Wayne Clarkson can't get a break. Clarkson is the executive director of Telefilm Canada, the Canadian Heritage agency that finances feature film production in our country. Since his appointment in January of 2005, he has had the unenviable job of sewing a silk purse from a sow's ear. After all, “Canadian film industry” has always been something of an oxymoron; a small population alongside the Hollywood behemoth does not a strong market make.
But, as of May 15, Clarkson is also in charge of porcine avionics: that is, making pigs fly. He's now responsible for green-lighting production of all English-language films; like a studio boss, he alone will be responsible for deciding which films Canadians are most likely to go see at the cinema. Since most Canadians are unlikely to see any Canadian films at the cinema–English-language films had approximately 1% of the box office in 2005–you can already hear the thud of bacon hitting the runway.

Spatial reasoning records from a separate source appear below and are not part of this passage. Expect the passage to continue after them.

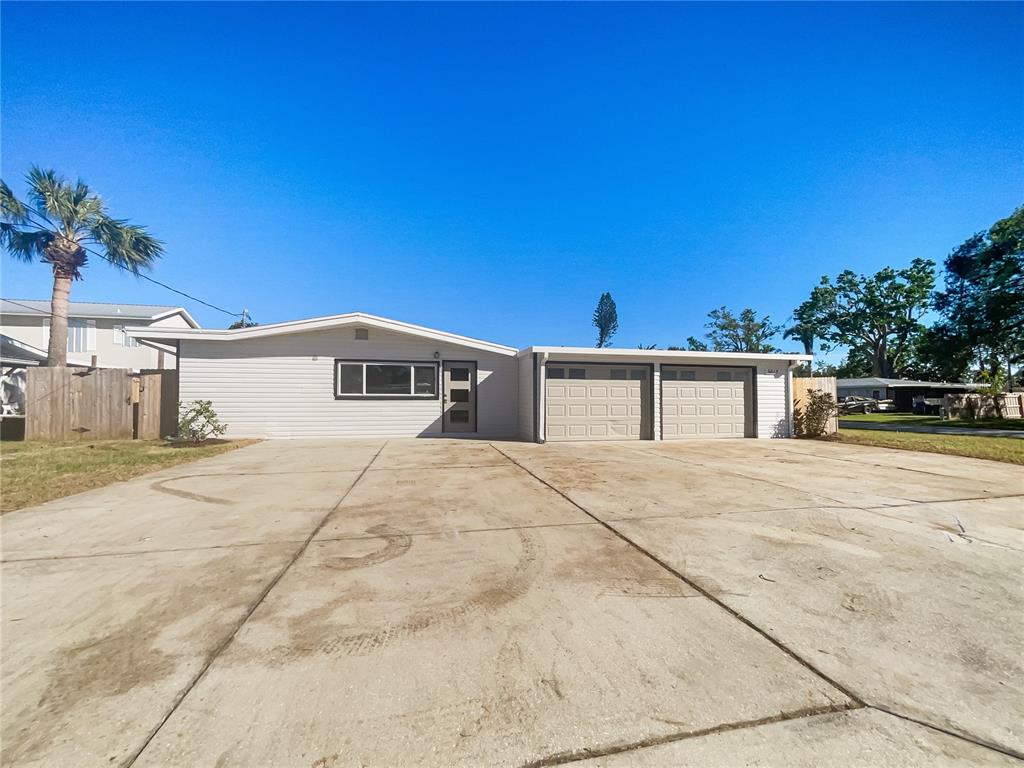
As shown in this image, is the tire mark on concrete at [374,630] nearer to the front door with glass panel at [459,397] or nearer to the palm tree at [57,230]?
the front door with glass panel at [459,397]

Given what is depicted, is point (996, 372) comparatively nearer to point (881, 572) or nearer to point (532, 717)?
point (881, 572)

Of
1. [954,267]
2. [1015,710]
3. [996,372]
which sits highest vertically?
[954,267]

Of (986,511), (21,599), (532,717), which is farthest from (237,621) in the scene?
(986,511)

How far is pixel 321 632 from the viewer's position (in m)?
2.19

It was Clarkson's idea in April to narrow the decision-making process to one button, but he wasn't supposed to be the button-pusher–Michael Jenkinson was. Jenkinson, a former executive with 20th Century Fox, was supposed to start on May 15. At last, here was a real-life player, lending Hollywood legitimacy to the benighted north. Better still, Jenkinson, raised in Toronto, is an alumnus of the Canadian Film Centre during Clarkson's tenure as its executive director. But less than a month after Clarkson's laudatory introduction, Telefilm issued a “dog-ate-my-homework” press release, explaining that Jenkinson had encountered “unexpected complications” exiting his L.A. production company. In other words, he didn't take the job. Perhaps Jenkinson remembered a line from Quentin Tarantino's Pulp Fiction: “I just don't dig on swine.”